> **Task details**
Turn the items from the line with "Given the image" to the line with "pixel 239 218 <" into a two-column CSV named "prompt" and "reply". Give one row per item, put its text and its answer each in a single quoted field, and replace any line breaks with spaces.

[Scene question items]
+===+

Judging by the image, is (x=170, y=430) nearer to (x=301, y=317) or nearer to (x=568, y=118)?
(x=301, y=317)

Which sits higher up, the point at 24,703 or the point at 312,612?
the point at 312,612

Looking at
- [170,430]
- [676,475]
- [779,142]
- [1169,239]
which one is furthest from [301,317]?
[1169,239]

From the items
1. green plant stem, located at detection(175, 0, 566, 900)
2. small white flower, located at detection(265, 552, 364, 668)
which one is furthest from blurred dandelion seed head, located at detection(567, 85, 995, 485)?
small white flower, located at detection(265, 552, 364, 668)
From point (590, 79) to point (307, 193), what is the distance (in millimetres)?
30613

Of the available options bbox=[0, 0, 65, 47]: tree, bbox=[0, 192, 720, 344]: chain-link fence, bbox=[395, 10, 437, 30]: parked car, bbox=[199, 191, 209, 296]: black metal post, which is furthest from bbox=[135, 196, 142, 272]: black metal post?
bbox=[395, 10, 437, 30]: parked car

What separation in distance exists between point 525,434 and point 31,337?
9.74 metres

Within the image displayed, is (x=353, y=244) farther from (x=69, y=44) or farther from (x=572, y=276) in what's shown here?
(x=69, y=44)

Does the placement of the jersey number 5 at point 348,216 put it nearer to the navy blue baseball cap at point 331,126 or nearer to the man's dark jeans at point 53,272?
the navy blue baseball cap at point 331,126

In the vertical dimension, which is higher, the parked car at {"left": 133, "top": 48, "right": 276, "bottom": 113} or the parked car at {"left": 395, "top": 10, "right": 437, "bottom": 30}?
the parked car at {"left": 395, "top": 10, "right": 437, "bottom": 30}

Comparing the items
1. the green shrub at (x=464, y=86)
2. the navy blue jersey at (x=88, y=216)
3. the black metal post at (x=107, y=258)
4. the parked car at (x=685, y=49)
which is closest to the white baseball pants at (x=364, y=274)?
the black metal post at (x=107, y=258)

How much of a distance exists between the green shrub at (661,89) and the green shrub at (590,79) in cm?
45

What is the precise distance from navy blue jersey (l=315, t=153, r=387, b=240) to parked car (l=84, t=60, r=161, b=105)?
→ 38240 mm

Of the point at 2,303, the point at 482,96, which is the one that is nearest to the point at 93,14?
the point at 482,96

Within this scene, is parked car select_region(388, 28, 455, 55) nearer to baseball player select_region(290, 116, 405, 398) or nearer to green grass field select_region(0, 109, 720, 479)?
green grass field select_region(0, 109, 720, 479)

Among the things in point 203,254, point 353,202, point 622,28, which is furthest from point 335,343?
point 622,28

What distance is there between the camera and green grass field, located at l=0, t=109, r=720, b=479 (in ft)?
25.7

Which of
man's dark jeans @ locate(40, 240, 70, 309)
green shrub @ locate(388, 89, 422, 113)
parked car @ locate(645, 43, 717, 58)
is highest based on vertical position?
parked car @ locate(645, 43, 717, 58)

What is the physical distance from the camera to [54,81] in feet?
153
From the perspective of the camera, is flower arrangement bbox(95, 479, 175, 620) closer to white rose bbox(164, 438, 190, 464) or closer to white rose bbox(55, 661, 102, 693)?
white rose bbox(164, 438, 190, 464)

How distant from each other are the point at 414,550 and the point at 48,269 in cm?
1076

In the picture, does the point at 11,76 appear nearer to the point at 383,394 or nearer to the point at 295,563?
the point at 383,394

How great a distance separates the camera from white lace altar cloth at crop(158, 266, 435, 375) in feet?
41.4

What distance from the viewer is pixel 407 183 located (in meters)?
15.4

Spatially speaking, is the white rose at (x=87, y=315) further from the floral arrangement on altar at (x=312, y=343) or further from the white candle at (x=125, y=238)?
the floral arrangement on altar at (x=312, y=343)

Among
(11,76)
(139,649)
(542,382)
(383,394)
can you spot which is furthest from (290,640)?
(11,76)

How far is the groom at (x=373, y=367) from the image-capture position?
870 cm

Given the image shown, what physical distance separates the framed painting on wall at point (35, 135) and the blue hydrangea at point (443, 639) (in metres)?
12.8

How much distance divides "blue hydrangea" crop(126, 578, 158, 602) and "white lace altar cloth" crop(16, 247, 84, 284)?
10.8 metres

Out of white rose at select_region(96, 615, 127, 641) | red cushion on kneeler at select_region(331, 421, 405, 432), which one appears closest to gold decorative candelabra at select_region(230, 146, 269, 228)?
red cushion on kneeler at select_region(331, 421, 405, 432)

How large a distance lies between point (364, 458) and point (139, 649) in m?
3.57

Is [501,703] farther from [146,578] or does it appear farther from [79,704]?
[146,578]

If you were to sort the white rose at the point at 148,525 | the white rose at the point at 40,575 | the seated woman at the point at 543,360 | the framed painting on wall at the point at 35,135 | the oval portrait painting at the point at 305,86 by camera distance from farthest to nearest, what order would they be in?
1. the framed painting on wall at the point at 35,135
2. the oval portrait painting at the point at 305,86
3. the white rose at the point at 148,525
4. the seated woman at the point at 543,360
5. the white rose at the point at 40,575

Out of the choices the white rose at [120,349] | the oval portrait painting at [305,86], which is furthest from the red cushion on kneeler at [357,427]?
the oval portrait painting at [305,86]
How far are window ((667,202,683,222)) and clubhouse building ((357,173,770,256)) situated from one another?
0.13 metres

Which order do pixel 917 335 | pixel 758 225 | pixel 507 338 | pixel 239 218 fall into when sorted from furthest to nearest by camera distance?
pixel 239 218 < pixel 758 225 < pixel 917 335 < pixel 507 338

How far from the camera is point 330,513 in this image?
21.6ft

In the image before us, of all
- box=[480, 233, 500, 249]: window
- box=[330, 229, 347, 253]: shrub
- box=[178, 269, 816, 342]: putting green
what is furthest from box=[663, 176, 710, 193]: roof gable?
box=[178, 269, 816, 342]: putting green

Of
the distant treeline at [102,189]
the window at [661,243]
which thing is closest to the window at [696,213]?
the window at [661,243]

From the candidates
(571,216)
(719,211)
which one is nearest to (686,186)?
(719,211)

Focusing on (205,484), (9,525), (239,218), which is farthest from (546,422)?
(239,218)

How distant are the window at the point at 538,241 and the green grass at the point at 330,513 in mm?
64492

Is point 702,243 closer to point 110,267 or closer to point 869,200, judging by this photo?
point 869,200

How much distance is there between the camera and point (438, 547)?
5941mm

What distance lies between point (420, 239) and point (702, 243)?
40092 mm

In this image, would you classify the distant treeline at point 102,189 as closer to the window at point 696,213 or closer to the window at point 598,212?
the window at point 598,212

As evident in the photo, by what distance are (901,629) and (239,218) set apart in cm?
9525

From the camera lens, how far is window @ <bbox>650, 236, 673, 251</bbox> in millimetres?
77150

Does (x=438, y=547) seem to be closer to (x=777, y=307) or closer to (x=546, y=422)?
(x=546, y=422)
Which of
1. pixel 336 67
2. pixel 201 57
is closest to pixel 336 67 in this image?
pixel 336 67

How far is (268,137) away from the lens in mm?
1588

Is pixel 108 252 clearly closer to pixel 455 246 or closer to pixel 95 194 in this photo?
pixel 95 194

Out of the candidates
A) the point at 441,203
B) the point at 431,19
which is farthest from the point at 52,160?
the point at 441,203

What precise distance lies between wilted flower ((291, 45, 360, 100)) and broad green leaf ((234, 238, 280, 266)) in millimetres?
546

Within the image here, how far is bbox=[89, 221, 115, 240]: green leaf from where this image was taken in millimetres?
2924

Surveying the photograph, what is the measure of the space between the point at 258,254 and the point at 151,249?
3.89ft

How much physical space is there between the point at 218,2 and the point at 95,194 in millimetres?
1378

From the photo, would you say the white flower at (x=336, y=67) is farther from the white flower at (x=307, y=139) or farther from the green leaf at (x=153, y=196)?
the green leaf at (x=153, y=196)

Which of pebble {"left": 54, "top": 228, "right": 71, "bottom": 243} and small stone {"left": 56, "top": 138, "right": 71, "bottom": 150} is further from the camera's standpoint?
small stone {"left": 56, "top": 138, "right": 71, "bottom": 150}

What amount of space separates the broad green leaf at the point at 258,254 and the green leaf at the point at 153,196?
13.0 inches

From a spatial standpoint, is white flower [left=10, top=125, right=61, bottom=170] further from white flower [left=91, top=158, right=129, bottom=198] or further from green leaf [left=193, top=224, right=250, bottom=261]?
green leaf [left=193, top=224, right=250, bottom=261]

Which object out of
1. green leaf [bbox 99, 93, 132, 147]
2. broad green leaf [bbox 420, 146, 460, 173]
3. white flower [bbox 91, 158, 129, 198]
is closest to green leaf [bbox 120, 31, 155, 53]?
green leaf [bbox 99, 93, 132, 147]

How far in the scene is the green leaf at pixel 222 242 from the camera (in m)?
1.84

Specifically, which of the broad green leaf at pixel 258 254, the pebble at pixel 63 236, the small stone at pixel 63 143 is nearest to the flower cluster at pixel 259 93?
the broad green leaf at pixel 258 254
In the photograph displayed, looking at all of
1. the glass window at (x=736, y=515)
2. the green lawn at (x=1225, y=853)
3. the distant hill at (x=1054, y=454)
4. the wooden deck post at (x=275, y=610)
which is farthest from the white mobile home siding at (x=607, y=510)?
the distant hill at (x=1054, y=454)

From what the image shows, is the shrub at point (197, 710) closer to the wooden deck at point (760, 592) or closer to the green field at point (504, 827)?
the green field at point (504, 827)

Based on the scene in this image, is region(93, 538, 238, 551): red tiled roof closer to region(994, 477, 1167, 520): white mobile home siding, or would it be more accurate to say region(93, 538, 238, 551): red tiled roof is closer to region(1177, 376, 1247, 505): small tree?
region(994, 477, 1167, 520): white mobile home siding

+===+

> **Full output**
prompt,reply
"Given the image shown, what physical distance separates the framed painting on wall at point (35, 135) and the blue hydrangea at point (443, 639) (in metres)?","12.8"
"How much distance divides ""blue hydrangea"" crop(126, 578, 158, 602) and ""white lace altar cloth"" crop(16, 247, 84, 284)?","10.8 metres"
"Out of white rose at select_region(96, 615, 127, 641) | red cushion on kneeler at select_region(331, 421, 405, 432), which one appears closest to gold decorative candelabra at select_region(230, 146, 269, 228)?","red cushion on kneeler at select_region(331, 421, 405, 432)"
"How large a distance lies between point (364, 458) and point (139, 649) in m?","3.57"
"Is [501,703] farther from [146,578] or does it appear farther from [79,704]?","[146,578]"
"If you were to sort the white rose at the point at 148,525 | the white rose at the point at 40,575 | the seated woman at the point at 543,360 | the framed painting on wall at the point at 35,135 | the oval portrait painting at the point at 305,86 by camera distance from farthest to nearest, what order would they be in?","1. the framed painting on wall at the point at 35,135 2. the oval portrait painting at the point at 305,86 3. the white rose at the point at 148,525 4. the seated woman at the point at 543,360 5. the white rose at the point at 40,575"
"Out of the choices the white rose at [120,349] | the oval portrait painting at [305,86], which is furthest from the red cushion on kneeler at [357,427]?","the oval portrait painting at [305,86]"
"How far are window ((667,202,683,222)) and clubhouse building ((357,173,770,256)) situated from one another?","0.13 metres"
"Which order do pixel 917 335 | pixel 758 225 | pixel 507 338 | pixel 239 218 fall into when sorted from furthest to nearest by camera distance?","pixel 239 218 < pixel 758 225 < pixel 917 335 < pixel 507 338"